Haploinsufficiency phenotype comments:

Several families have been reported with loss of function mutations in PQBP1. While the phenotypes described in these families have historically received various names, these are now considered to be within the spectrum of features that are known currently as Renpenning syndrome. Additional evidence includes: Cho RY et al., 2020 (PMID:31840929) describe an affected female with a de novo LOF variant (c.459_462delAGAG/p.R153fs193X ). The authors noted "streaky hypopigmentation of the skin... supporting a hypothesized presence of an actively expressed, PQBP1 mutation-bearing X-chromosome in some cells. X-inactivation studies on peripheral blood cells demonstrated complete skewing in both the proband and her mother with preferential inactivation of the maternal X chromosome in the child. [They] demonstrated expression of the PQBP1 mutant transcript in leukocytes of the affected girl." Lenski C et al., 2004. (PMID 15024694) describe 2 LOF variants in two families, including the originally described Renpenning family. Kalscheuer et al., 2003 (PMID 14634649) report 5 families with frameshift variants involving exon 4. Three of these families are described in additional detail in Kleefstra et al., 2004 (PMID: 15355434). Additional LOF variants are described in: Stevenson, R. E et al., 2005 [PMID 15782410], Mart?nez-Garay I et al., 2006 [PMID 17033686], Sheen VL et al., 2010 [PMID 20886605], Germanaud D et al., 2011 [PMID 20950397], Mameesh et al. 2019 [31718390] etc.
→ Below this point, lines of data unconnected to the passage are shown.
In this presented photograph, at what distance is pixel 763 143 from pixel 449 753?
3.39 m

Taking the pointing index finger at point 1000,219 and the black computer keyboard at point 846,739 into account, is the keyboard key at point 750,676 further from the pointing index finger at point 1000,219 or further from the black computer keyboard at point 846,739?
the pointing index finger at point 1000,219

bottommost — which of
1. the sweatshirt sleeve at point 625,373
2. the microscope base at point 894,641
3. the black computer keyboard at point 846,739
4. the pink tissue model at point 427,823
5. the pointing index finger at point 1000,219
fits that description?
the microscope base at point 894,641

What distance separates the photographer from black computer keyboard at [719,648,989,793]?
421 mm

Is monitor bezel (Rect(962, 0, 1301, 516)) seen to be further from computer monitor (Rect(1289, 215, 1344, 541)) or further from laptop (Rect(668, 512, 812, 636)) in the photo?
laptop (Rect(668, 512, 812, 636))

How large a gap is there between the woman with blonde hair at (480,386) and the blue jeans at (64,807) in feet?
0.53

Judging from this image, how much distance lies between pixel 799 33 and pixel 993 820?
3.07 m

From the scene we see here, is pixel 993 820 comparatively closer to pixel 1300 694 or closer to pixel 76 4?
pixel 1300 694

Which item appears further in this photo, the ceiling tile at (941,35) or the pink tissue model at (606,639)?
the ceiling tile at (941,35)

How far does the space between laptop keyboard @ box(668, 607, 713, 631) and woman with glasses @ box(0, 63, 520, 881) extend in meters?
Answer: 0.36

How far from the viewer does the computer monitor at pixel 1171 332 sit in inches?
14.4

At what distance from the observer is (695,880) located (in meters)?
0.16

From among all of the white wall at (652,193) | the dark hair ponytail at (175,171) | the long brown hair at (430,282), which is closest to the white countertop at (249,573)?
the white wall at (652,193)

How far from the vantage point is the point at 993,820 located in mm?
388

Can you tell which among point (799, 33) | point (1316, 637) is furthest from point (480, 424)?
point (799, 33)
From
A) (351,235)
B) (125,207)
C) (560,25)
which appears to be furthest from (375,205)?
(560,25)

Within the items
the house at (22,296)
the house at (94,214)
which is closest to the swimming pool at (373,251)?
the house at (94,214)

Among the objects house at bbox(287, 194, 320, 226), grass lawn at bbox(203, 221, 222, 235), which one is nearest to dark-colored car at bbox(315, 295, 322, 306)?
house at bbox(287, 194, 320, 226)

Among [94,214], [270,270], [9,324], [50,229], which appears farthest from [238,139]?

The loss-of-function and triplosensitivity ratings for genes on the X chromosome are made in the context of a male genome to account for the effects of hemizygous duplications or nullizygous deletions. In contrast, disruption of some genes on the X chromosome causes male lethality and the ratings of dosage sensitivity instead take into account the phenotype in female individuals. Factors that may affect the severity of phenotypes associated with X-linked disorders include the presence of variable copies of the X chromosome (i.e. 47,XXY or 45,X) and skewed X-inactivation in females.

  • Triplosensitivity score: 0
  • Strength of Evidence (disclaimer): No evidence for dosage pathogenicity

Triplosensitivity phenotype comment:

There have been no reports of focal duplications of PQBP1. Some individuals with syndromic intellectual disability have been reported with large duplications that include PQBP1 and several other genes: PMID:21204222, 20613765, 16900295.

The loss-of-function and triplosensitivity ratings for genes on the X chromosome are made in the context of a male genome to account for the effects of hemizygous duplications or nullizygous deletions. In contrast, disruption of some genes on the X chromosome causes male lethality and the ratings of dosage sensitivity instead take into account the phenotype in female individuals. Factors that may affect the severity of phenotypes associated with X-linked disorders include the presence of variable copies of the X chromosome (i.e. 47,XXY or 45,X) and skewed X-inactivation in females.